:: Fragmento del texto ::
Claudia Masin Sobre el libro "El hueso de la sombra" de JULIA MAGISTRATTI

La luz que llegó de la sombra
“Siempre somos la parte que a otro le falta”,   escribe Julia Magistratti en el primer poema de su libro
“El hueso de la sombra”. Y es toda una declaración de principios que revela no sólo la dirección de una poética,
sino, fundamentalmente, de una ética. Nada está separado de nada, parece decirnos Julia una y otra vez en sus textos.
:::
Tarea del ejercicio:
Repite, por favor, íntegro y sin ningún cambio el fragmento sobre «El hueso de la sombra».
:: Registros de datos ::
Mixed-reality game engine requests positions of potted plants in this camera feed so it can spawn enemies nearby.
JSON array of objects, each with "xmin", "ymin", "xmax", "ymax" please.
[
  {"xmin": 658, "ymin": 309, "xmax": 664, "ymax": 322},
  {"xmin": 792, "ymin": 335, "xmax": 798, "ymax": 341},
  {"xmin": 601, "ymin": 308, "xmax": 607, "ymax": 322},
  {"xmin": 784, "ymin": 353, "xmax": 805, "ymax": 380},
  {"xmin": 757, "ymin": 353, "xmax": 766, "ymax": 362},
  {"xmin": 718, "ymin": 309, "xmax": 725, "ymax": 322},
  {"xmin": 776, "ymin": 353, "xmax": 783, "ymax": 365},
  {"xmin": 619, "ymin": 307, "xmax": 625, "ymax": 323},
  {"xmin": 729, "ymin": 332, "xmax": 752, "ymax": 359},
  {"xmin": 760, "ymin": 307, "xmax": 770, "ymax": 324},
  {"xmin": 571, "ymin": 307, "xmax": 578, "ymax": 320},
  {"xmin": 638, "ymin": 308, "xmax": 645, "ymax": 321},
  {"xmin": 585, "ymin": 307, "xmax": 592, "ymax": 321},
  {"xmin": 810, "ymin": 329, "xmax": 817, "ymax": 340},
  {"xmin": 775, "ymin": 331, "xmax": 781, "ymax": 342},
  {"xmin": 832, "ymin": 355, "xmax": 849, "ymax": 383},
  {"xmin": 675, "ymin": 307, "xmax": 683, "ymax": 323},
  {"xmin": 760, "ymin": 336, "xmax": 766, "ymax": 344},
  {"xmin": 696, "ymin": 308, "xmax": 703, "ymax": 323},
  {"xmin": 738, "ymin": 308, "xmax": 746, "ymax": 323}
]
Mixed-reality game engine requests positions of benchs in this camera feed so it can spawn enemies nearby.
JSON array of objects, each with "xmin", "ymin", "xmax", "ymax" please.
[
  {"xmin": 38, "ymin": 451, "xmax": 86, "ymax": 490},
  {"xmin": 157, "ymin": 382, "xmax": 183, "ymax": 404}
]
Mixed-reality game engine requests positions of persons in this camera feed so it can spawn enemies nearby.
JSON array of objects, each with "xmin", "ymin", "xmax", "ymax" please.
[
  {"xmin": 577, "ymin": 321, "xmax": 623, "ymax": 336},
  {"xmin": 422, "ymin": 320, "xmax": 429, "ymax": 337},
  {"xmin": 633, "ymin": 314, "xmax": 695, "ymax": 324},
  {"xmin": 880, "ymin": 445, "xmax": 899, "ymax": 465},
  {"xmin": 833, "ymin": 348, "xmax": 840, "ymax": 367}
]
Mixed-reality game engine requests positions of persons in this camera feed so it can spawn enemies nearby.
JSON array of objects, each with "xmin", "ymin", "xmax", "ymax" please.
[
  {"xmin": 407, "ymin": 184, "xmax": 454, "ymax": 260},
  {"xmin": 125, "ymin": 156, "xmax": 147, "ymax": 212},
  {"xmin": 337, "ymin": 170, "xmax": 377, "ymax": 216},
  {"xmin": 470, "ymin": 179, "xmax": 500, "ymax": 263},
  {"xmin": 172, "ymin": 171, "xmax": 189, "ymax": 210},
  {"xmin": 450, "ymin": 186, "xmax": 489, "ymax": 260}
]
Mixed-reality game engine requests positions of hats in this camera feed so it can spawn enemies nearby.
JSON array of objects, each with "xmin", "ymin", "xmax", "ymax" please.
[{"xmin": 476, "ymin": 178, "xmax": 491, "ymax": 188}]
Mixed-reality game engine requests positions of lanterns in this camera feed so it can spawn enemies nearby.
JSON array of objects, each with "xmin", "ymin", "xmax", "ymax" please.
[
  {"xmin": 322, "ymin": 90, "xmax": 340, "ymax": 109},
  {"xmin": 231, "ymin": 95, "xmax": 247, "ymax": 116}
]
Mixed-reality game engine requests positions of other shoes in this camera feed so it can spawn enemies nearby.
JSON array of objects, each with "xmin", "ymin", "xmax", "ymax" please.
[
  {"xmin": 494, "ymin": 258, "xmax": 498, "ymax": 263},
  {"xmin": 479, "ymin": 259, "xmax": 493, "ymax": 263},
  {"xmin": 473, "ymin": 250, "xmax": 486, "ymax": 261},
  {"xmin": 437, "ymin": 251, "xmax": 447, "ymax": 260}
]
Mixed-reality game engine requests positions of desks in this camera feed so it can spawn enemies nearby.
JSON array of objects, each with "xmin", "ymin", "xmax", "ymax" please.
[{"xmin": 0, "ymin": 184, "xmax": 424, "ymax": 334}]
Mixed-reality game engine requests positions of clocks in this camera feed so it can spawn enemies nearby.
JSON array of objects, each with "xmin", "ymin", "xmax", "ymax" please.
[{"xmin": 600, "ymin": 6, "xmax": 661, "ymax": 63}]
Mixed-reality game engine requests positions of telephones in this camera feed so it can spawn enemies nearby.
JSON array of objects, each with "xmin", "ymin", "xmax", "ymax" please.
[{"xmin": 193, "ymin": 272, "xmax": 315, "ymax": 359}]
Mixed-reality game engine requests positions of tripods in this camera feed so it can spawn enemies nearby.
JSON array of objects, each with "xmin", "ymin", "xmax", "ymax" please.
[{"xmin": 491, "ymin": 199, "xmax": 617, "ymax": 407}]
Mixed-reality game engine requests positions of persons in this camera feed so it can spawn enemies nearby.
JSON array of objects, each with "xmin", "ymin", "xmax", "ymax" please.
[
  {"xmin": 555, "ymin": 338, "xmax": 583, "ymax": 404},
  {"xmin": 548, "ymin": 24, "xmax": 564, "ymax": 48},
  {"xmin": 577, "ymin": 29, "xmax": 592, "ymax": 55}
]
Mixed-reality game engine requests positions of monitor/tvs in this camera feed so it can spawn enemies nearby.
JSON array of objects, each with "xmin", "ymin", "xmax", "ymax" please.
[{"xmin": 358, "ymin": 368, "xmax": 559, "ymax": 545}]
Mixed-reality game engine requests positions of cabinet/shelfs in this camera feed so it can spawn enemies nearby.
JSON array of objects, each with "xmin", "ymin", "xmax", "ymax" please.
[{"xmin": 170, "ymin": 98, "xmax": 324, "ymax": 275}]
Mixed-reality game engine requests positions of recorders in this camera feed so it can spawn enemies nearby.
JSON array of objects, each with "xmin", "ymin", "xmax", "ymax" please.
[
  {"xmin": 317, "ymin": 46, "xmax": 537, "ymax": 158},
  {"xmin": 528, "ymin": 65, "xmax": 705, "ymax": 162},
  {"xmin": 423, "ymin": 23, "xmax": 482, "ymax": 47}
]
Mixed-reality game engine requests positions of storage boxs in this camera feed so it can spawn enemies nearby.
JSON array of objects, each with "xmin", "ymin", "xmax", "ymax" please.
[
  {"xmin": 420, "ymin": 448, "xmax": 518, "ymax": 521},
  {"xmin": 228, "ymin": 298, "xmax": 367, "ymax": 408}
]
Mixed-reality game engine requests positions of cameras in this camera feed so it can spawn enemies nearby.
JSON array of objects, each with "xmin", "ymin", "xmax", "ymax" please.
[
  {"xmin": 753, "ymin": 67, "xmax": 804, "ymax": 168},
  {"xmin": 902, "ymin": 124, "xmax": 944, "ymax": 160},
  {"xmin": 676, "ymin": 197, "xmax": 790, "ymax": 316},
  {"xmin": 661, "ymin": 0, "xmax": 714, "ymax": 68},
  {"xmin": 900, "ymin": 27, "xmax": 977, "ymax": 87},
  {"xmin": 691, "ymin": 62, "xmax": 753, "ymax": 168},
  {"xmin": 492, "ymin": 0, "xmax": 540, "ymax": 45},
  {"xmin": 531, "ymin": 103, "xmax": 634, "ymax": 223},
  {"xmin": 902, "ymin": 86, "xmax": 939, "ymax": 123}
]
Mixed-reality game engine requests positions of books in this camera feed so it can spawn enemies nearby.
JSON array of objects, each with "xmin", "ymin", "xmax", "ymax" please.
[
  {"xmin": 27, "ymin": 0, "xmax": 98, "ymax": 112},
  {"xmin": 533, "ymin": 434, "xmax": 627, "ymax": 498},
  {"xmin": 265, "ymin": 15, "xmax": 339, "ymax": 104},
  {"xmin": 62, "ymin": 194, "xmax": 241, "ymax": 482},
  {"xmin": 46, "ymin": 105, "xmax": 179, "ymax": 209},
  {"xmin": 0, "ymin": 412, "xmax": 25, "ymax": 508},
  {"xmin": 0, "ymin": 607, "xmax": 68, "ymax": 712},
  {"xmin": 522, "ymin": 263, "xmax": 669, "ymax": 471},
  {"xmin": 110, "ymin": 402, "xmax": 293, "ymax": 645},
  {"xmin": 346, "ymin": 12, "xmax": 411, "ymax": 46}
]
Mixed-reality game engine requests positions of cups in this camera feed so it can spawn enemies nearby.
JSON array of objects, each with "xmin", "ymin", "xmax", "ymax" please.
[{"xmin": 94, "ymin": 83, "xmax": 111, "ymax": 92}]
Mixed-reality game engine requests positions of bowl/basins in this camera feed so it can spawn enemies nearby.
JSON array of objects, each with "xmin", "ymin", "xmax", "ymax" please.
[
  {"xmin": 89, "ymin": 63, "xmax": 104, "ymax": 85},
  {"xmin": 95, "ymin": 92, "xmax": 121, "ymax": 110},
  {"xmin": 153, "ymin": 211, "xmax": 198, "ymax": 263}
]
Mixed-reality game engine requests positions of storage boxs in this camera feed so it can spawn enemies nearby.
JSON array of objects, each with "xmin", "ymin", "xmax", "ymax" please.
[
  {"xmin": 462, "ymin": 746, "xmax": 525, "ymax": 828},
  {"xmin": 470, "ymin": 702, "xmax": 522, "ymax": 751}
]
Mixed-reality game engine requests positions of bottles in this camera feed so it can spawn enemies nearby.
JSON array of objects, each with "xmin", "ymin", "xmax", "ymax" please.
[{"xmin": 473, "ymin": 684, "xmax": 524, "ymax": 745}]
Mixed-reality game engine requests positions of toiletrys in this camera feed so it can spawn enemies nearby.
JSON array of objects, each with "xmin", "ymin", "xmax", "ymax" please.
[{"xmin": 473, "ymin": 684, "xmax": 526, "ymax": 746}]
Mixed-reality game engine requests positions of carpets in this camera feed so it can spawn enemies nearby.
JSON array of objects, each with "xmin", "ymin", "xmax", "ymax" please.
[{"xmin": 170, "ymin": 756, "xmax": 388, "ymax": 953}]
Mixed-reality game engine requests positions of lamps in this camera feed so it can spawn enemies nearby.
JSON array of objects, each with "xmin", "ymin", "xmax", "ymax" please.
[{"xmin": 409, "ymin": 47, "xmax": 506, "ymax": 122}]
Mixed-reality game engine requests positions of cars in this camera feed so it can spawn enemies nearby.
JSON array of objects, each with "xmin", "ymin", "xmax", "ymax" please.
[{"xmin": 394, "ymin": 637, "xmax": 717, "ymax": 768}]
:::
Respuesta:
Claudia Masin Sobre el libro "El hueso de la sombra" de JULIA MAGISTRATTI

La luz que llegó de la sombra
“Siempre somos la parte que a otro le falta”,   escribe Julia Magistratti en el primer poema de su libro
“El hueso de la sombra”. Y es toda una declaración de principios que revela no sólo la dirección de una poética,
sino, fundamentalmente, de una ética. Nada está separado de nada, parece decirnos Julia una y otra vez en sus textos.